SOURCE PASSAGE>
Wednesday, May 30, 2018 • 12:45 - 14:15
Track 6 - SUBSTANCE USE AND THE ED
Track Chair: Dr. Kathryn Dong
Room: TELUS Glen 203-204
"Keep Calm and Legalize On": The Implications of Cannabis Legalization for Emergency Medicine and Public Health - Dr. Rebecca Haines-Saah
Description: The use of cannabis for medical purposes has been legal in Canada since 2001 and in 2018 the Government of Canada intends to legalize cannabis for recreational use. This presentation will provide an overview of the history and rationale for cannabis legalization and an examination of the public health framework guiding this policy change. A critical review of the current evidence on the potential impact of cannabis legalization for emergency medicine will be provided. An overview of Canada’s Lower Risk Cannabis Use Guidelines (LRCUG) will also be provided in order to guide discussions with patients in this new context of legalized cannabis.
- Understand the history and rationale for the Government of Canada’s decision to undertake cannabis legalization using a “public health approach.”
- Critically evaluate the evidence on the potential impact of legalization for emergency medicine from Canada and other jurisdictions.
- Discuss the evidence of cannabis’ risks and benefits with patients in the context of both ‘medical’ and ‘recreational’ use.

DATA EXCERPTS>

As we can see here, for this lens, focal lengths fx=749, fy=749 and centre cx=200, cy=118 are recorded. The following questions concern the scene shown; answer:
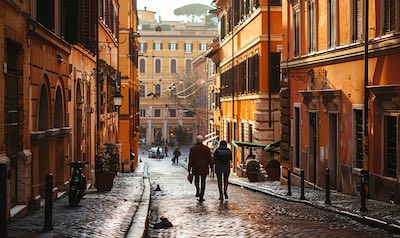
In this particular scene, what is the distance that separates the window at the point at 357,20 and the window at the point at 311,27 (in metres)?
4.32

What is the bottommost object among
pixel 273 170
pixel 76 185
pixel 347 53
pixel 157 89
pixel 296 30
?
pixel 273 170

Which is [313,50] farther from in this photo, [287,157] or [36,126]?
[36,126]

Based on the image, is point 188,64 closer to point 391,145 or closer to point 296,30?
point 296,30

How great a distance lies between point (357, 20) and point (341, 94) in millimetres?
2324

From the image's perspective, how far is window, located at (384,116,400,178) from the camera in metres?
17.2

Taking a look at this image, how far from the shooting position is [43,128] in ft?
54.3

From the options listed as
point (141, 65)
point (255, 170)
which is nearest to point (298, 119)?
point (255, 170)

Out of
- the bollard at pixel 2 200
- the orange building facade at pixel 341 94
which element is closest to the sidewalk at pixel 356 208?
the orange building facade at pixel 341 94

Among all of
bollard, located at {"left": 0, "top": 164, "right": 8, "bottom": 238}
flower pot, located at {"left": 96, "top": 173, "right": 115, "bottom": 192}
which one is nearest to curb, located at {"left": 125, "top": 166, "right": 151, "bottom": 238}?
bollard, located at {"left": 0, "top": 164, "right": 8, "bottom": 238}

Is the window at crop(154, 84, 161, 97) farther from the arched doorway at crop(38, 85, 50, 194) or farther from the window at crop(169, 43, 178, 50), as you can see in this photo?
the arched doorway at crop(38, 85, 50, 194)

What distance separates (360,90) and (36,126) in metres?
8.81

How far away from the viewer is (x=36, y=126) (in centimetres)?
1509

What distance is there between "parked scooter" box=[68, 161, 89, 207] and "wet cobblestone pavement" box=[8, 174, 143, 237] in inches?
7.0

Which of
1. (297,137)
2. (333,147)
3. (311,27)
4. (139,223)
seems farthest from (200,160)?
(297,137)
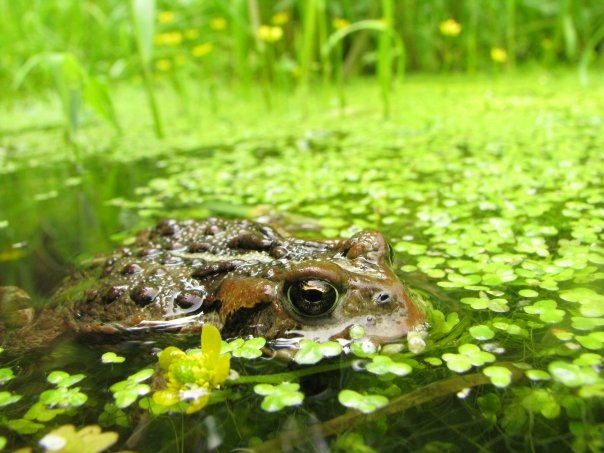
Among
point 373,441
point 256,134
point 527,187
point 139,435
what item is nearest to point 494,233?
point 527,187

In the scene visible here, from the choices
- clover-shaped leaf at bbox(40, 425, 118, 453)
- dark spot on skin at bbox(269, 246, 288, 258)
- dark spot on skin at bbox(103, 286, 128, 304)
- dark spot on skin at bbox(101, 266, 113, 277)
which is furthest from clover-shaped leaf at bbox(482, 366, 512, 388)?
dark spot on skin at bbox(101, 266, 113, 277)

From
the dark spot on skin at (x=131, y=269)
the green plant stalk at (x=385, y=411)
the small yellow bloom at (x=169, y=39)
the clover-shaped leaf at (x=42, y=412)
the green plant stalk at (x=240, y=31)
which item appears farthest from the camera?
the small yellow bloom at (x=169, y=39)

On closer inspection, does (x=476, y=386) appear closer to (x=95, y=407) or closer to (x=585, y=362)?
(x=585, y=362)

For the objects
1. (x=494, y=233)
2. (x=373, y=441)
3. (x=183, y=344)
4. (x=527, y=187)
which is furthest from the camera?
(x=527, y=187)

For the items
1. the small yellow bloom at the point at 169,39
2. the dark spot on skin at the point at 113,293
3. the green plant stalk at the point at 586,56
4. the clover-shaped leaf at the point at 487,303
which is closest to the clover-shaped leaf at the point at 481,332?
the clover-shaped leaf at the point at 487,303

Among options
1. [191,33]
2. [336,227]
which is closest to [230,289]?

ABOUT THIS TASK> According to the session listing, since what year has medical cannabis been legal in Canada? You won't need the lines for this.

RESULT BELOW> Since 2001.